## WHAT THE TASK ASKS:
From the line that includes "In the photograph, which of" to the last line of the data, quote each line precisely; both boundary lines belong in the answer.

## INFORMATION GIVEN:
==================================================
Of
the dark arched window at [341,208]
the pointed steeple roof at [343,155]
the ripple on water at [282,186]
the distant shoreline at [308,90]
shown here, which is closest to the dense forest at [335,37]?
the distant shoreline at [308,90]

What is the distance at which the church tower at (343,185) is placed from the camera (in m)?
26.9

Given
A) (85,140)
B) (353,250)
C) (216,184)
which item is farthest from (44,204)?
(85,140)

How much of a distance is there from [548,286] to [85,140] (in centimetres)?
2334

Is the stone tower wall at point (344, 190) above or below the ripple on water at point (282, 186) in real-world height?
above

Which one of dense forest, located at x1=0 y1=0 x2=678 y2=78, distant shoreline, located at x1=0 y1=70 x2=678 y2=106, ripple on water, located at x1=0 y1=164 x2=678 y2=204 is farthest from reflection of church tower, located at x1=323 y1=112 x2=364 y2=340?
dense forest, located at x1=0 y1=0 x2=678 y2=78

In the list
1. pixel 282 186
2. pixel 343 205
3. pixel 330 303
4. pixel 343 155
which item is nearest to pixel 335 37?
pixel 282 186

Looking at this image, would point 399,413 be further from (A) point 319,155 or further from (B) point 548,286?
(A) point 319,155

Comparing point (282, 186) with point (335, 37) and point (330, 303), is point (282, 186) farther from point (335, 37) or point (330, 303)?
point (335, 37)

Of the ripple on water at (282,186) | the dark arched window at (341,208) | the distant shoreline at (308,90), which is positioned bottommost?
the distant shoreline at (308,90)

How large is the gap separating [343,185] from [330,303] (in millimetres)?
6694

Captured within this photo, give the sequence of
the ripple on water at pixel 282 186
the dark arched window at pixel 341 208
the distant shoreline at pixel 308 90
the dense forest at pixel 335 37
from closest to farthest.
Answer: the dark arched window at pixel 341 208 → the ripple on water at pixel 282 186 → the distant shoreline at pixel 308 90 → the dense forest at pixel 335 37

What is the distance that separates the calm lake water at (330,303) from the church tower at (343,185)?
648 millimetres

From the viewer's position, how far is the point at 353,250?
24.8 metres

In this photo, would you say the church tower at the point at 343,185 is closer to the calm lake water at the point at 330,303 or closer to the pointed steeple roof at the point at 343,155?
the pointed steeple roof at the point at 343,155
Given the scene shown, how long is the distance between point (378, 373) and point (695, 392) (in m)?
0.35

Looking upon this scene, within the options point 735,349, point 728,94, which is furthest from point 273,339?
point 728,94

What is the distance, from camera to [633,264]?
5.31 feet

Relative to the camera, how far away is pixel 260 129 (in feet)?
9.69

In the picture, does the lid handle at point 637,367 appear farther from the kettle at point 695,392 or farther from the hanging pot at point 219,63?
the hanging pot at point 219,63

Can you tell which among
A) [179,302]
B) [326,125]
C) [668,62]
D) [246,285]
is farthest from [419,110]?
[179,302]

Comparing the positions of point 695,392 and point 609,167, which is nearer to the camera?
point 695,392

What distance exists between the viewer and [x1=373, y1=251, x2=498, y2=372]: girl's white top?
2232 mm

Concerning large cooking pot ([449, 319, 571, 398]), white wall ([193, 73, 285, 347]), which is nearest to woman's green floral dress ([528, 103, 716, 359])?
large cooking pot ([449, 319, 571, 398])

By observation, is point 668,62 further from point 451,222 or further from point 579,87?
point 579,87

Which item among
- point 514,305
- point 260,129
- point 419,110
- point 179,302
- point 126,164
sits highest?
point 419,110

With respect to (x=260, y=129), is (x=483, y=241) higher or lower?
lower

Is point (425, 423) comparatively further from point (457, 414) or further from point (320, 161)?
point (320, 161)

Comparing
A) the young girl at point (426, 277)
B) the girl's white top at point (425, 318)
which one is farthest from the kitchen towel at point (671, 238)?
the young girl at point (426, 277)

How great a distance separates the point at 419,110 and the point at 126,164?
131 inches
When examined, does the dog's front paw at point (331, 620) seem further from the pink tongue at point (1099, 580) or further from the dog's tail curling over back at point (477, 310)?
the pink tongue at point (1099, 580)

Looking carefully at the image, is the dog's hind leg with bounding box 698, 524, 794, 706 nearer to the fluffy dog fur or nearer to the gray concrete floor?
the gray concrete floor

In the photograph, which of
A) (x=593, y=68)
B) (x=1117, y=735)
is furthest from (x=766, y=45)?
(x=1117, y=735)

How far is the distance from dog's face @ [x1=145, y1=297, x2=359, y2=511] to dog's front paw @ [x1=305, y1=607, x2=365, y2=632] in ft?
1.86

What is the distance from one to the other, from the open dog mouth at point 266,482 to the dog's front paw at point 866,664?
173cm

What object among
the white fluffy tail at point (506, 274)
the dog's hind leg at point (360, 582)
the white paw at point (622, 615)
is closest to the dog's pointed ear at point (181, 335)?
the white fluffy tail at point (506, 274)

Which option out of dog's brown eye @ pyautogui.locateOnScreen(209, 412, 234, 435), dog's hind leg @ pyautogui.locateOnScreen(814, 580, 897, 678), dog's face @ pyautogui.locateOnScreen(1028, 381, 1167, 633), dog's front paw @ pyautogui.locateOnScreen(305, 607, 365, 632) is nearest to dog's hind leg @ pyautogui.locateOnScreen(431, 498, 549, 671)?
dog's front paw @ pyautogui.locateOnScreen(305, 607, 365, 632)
==================================================
## TASK SOLUTION:
In the photograph, which of
A) (x=593, y=68)
B) (x=1117, y=735)
is furthest from (x=766, y=45)?
(x=1117, y=735)

How far is the distance from dog's face @ [x1=145, y1=297, x2=359, y2=511] to dog's front paw @ [x1=305, y1=607, x2=365, y2=632] in ft?
1.86

What is the distance from one to the other, from the open dog mouth at point 266,482 to the dog's front paw at point 866,664?
173cm

What object among
the white fluffy tail at point (506, 274)
the dog's hind leg at point (360, 582)
the white paw at point (622, 615)
is closest to the dog's pointed ear at point (181, 335)?
the white fluffy tail at point (506, 274)

Which option out of dog's brown eye @ pyautogui.locateOnScreen(209, 412, 234, 435), dog's hind leg @ pyautogui.locateOnScreen(814, 580, 897, 678), dog's face @ pyautogui.locateOnScreen(1028, 381, 1167, 633), dog's front paw @ pyautogui.locateOnScreen(305, 607, 365, 632) is nearest to dog's hind leg @ pyautogui.locateOnScreen(431, 498, 549, 671)?
dog's front paw @ pyautogui.locateOnScreen(305, 607, 365, 632)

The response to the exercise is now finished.